Records from a spatial question set
-------

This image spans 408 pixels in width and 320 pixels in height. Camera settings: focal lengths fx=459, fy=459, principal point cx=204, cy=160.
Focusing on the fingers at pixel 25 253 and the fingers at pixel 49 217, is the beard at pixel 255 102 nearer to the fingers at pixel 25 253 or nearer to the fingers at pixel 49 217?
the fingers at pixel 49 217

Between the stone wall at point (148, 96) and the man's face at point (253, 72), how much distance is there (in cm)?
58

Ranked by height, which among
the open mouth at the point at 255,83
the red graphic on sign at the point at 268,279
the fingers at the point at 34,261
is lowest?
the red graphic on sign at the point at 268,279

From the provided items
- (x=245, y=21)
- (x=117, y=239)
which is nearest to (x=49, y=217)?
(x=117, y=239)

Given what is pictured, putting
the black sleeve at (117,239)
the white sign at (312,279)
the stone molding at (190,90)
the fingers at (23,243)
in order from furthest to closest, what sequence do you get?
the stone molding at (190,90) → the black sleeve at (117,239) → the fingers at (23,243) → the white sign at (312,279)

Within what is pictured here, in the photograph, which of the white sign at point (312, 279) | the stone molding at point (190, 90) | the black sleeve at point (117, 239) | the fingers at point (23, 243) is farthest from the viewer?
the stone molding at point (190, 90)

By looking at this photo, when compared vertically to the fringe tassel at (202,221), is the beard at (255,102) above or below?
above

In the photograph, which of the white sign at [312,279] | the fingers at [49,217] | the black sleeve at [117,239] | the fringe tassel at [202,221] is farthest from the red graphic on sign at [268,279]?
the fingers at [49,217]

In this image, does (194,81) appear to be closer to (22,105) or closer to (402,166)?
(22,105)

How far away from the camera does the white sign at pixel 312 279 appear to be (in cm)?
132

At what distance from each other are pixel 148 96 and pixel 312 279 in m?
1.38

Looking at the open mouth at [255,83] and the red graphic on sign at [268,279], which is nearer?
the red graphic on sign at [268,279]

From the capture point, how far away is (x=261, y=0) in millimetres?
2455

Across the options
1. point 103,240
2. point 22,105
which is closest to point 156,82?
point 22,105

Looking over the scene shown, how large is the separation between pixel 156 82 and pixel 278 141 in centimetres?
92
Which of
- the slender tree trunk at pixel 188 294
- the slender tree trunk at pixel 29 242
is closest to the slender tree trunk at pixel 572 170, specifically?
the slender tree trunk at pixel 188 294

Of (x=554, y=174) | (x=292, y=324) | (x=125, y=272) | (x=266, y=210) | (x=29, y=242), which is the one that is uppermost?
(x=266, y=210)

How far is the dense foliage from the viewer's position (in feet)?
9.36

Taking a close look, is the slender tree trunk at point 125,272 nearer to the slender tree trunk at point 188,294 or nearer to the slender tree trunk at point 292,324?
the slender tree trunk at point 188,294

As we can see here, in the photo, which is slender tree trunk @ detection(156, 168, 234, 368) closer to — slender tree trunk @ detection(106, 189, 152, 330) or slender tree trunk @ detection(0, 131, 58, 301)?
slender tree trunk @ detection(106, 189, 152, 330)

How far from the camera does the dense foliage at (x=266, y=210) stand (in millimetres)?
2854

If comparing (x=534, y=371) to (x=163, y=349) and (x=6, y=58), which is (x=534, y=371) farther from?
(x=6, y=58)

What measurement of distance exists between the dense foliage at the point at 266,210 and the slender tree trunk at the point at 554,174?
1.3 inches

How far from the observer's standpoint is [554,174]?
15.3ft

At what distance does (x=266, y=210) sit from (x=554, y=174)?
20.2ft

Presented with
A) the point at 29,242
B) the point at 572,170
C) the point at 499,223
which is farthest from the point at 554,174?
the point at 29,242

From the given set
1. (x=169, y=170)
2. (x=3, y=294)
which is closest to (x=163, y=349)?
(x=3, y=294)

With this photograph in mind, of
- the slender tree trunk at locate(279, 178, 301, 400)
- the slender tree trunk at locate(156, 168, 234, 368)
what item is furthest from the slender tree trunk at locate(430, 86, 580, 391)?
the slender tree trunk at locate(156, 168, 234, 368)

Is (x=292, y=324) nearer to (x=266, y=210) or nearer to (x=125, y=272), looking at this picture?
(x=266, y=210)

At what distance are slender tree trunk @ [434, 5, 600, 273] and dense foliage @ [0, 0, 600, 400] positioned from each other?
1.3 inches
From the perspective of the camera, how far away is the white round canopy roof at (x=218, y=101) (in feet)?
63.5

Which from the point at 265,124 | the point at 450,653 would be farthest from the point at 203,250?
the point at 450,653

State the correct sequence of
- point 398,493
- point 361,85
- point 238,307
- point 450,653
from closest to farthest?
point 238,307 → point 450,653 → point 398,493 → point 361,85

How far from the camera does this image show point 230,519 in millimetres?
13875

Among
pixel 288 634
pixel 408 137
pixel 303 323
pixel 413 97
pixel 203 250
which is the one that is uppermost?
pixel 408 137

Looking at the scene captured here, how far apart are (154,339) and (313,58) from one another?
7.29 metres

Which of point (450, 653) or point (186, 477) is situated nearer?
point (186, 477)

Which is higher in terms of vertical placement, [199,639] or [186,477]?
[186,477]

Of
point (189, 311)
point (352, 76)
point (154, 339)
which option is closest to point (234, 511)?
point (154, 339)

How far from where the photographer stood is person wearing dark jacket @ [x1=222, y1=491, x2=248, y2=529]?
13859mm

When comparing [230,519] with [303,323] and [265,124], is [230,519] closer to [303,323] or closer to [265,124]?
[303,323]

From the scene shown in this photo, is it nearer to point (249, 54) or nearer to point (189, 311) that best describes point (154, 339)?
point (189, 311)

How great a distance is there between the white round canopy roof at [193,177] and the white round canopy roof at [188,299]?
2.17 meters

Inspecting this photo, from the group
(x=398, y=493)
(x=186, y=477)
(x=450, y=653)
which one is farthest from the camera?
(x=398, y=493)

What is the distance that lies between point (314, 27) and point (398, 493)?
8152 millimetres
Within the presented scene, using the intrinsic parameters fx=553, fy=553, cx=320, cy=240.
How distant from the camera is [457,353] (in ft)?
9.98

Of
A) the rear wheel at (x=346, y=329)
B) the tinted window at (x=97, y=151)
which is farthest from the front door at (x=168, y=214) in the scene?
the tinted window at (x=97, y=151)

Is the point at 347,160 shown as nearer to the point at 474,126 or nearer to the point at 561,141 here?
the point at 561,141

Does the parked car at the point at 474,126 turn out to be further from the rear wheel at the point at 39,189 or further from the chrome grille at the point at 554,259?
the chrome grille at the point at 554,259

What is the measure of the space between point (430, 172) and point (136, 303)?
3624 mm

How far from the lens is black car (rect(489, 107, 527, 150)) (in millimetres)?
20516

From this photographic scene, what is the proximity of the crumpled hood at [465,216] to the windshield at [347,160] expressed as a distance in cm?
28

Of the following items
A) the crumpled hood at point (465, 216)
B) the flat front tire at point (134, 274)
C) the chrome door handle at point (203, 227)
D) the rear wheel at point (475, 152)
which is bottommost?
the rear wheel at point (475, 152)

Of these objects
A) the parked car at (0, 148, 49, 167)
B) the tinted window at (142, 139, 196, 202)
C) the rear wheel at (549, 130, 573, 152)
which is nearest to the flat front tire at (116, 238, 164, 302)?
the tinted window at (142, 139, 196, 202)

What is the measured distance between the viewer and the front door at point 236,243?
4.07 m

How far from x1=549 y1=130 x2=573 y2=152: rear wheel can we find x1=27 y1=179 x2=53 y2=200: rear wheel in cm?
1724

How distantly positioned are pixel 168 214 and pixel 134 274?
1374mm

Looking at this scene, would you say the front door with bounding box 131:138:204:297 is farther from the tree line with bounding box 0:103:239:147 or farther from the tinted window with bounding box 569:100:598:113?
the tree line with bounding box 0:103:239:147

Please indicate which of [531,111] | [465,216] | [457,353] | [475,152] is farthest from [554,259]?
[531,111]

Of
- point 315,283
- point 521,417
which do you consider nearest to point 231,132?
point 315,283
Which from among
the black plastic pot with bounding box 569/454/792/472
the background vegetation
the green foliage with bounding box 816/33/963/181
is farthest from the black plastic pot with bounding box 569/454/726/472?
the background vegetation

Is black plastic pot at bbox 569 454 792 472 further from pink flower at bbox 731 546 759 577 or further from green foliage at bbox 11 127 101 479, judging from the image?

-------

=== TO BE DONE ===
Beginning at the line that holds "What is the measure of", reproduce each line of the records above down to and including the last one.

=== RESPONSE TO THIS EXERCISE ===
What is the measure of the space between point (430, 172) and point (136, 303)?
3624 mm

How far from the lens is black car (rect(489, 107, 527, 150)) (in millimetres)?
20516

From this photographic scene, what is the proximity of the crumpled hood at [465,216] to the windshield at [347,160] expressed as a distance in cm?
28

Of the following items
A) the crumpled hood at point (465, 216)
B) the flat front tire at point (134, 274)
C) the chrome door handle at point (203, 227)
D) the rear wheel at point (475, 152)
which is bottommost?
the rear wheel at point (475, 152)

Of these objects
A) the parked car at (0, 148, 49, 167)
B) the tinted window at (142, 139, 196, 202)
C) the rear wheel at (549, 130, 573, 152)
which is nearest to the flat front tire at (116, 238, 164, 302)?
the tinted window at (142, 139, 196, 202)

What is the measured distance between the viewer and the front door at point 236,243?
4.07 m

How far from x1=549 y1=130 x2=573 y2=152: rear wheel can we find x1=27 y1=179 x2=53 y2=200: rear wheel in cm?
1724

How distantly positioned are pixel 168 214 and pixel 134 274?
1374mm

Looking at this scene, would you say the front door with bounding box 131:138:204:297 is farther from the tree line with bounding box 0:103:239:147 or farther from the tinted window with bounding box 569:100:598:113?
the tree line with bounding box 0:103:239:147

Please indicate which of [531,111] | [465,216] | [457,353] | [475,152] is farthest from [554,259]?
[531,111]

Of
- point 315,283
- point 521,417
which do you consider nearest to point 231,132?
point 315,283
Which from among
the black plastic pot with bounding box 569/454/792/472
the background vegetation
the green foliage with bounding box 816/33/963/181
is farthest from the black plastic pot with bounding box 569/454/726/472?
the background vegetation

Is black plastic pot at bbox 569 454 792 472 further from pink flower at bbox 731 546 759 577 or further from green foliage at bbox 11 127 101 479, judging from the image?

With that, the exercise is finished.